Le Sénat français débat de l'interdiction des médias sociaux aux enfants de moins de 15 ans information fournie par Reuters 31/03/2026 à 12:42
((Traduction automatisée par Reuters à l'aide de l'apprentissage automatique et de l'IA générative, veuillez vous référer à l'avertissement suivant: https://bit.ly/rtrsauto)) par Michaela Cabrera
Les sénateurs français votent mardi sur un projet de loi visant à interdire l'accès aux médias sociaux aux enfants de moins de 15 ans, rejoignant ainsi les pays du monde entier qui envisagent une mesure impopulaire auprès de nombreux adolescents, mais soutenue par certains parents et enseignants.
Le président Emmanuel Macron souhaite que la loi soit mise en place à temps pour le début de la prochaine année scolaire, en septembre. Si elle est adoptée, la France suivra l'Australie , dont la première interdiction mondiale pour les moins de 16 ans sur des plateformes telles que Facebook, Snapchat, TikTok et YouTube est entrée en vigueur en décembre.
Les pays d'Europe et d'ailleurs envisagent de restreindre l'accès aux médias sociaux après avoir pris conscience des risques encourus par les enfants.
La semaine dernière, un jury de Los Angeles a jugé Meta et Google (Alphabet) négligents pour avoir conçu des plateformes de médias sociaux nuisibles aux jeunes et les a condamnés à des dommages-intérêts dans une affaire qui pourrait servir d'exemple à d'autres.
"L'idée est de pouvoir exiger des plateformes qu'elles mettent en œuvre une vérification de l'âge qui soit fiable, solide et protectrice des données personnelles", a déclaré la députée française Laure Miller, qui a rédigé le projet de loi.

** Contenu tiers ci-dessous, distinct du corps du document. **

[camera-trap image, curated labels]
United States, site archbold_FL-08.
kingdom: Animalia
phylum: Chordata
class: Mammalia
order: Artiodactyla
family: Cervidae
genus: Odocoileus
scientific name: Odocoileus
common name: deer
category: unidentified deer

"Il est évident que les jeunes ont accès aux smartphones de plus en plus tôt", a-t-elle dit. "Cela a un impact significatif sur leur développement, à la fois personnel et cognitif", a-t-elle ajouté, estimant que les gouvernements doivent réglementer cet aspect et ne pas le laisser entre les mains des géants des médias sociaux.
Les projets de Laure Miller et d'Emmanuel Macron pourraient se heurter à un obstacle au Sénat.
Alors que la législation a été adoptée par la chambre basse du Parlement sous la forme d'une interdiction générale, les sénateurs ont amendé le texte en commission, déclarant qu'ils souhaitaient bloquer l'accès uniquement aux plateformes considérées comme dangereuses pour les enfants. Les autres plateformes pourraient être accessibles avec l'accord des parents. La liste des médias sociaux nuisibles serait définie ultérieurement par décret.
Si le Sénat dans son ensemble soutient cet amendement, cela pourrait donner lieu à des allers-retours entre les deux chambres, bien que la chambre basse ait le dernier mot.
Louis Szponik, 15 ans, lycéen français, n'est pas d'accord avec l'interdiction des médias sociaux. Même s'il estime que des applications comme TikTok peuvent conduire à la procrastination, il est convaincu que les médias sociaux peuvent cultiver la cohésion et l'expression.
"C'est vrai que notre génération est souvent caricaturée comme ça, comme la jeune génération, toujours sur son téléphone", dit-il. Mais les médias sociaux peuvent "avoir un côté positif, celui de pouvoir communiquer avec ses amis."